- AIM: Output the entries word for word. Omit images.

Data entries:
## start
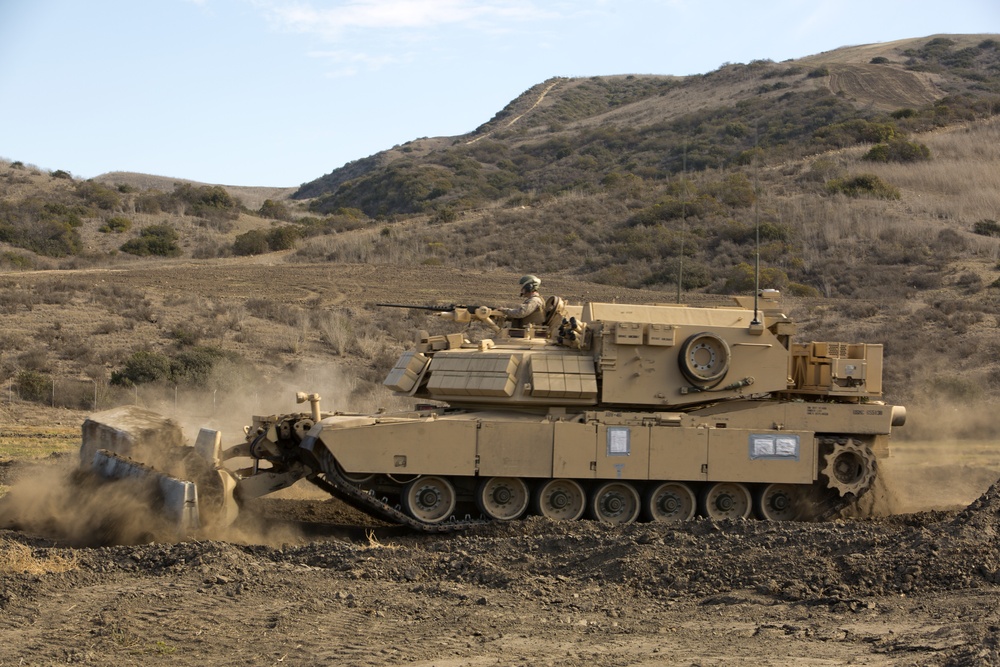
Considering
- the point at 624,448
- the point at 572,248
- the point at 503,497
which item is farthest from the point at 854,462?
the point at 572,248

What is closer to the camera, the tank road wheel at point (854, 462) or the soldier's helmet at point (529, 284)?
the tank road wheel at point (854, 462)

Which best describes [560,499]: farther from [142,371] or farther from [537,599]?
[142,371]

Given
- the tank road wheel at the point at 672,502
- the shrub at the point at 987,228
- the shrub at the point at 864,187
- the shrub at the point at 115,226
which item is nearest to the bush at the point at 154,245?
the shrub at the point at 115,226

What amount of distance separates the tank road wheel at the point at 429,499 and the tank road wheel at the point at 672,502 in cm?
253

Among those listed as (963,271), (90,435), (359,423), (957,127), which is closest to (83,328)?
(90,435)

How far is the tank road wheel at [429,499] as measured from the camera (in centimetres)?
1380

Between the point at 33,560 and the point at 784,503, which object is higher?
the point at 784,503

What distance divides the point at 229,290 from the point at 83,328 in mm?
6216

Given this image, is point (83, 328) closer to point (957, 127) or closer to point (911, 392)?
point (911, 392)

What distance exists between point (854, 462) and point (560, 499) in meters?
3.85

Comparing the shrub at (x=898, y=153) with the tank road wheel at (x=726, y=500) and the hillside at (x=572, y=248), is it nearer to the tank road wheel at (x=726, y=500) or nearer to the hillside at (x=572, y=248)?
the hillside at (x=572, y=248)

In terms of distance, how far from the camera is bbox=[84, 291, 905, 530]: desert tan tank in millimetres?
13672

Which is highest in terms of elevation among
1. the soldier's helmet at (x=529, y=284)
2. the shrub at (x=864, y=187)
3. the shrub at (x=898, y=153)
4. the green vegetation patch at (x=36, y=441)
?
the shrub at (x=898, y=153)

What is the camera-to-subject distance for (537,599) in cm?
942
## end
- EXERCISE SOLUTION:
Considering
- the point at 624,448
- the point at 572,248
- the point at 503,497
which item is farthest from the point at 854,462?
the point at 572,248

What is closer to the camera, the tank road wheel at point (854, 462) or the soldier's helmet at point (529, 284)?
the tank road wheel at point (854, 462)

Which best describes [560,499]: farther from [142,371] or farther from [537,599]?
[142,371]

Given
- the tank road wheel at the point at 672,502
- the shrub at the point at 987,228
- the shrub at the point at 864,187
- the shrub at the point at 115,226
which item is nearest to the bush at the point at 154,245?
the shrub at the point at 115,226

What amount of distance separates the tank road wheel at the point at 429,499 and the tank road wheel at the point at 672,502 in cm?
253

Among those listed as (963,271), (90,435), (359,423), (957,127), which is closest to (83,328)?
(90,435)

How far is the tank road wheel at [429,499] as measured from the camera (in centimetres)?
1380

Between the point at 33,560 and the point at 784,503, which object is higher?
the point at 784,503

What distance divides the point at 229,290 from the point at 83,328 in mm?
6216

Given this image, is point (83, 328) closer to point (957, 127) or closer to point (911, 392)?
point (911, 392)

What distance exists between point (854, 462) and point (560, 499) in meters?
3.85

Comparing the shrub at (x=898, y=153) with the tank road wheel at (x=726, y=500) and the hillside at (x=572, y=248), is it nearer to the tank road wheel at (x=726, y=500) or nearer to the hillside at (x=572, y=248)?
the hillside at (x=572, y=248)

In terms of distance, how far from the camera is bbox=[84, 291, 905, 530]: desert tan tank in millimetres?
13672

Which is highest in terms of elevation among
1. the soldier's helmet at (x=529, y=284)
2. the shrub at (x=864, y=187)
3. the shrub at (x=898, y=153)
4. the green vegetation patch at (x=36, y=441)
?
the shrub at (x=898, y=153)

What is the camera-to-subject distance for (537,599) in cm?
942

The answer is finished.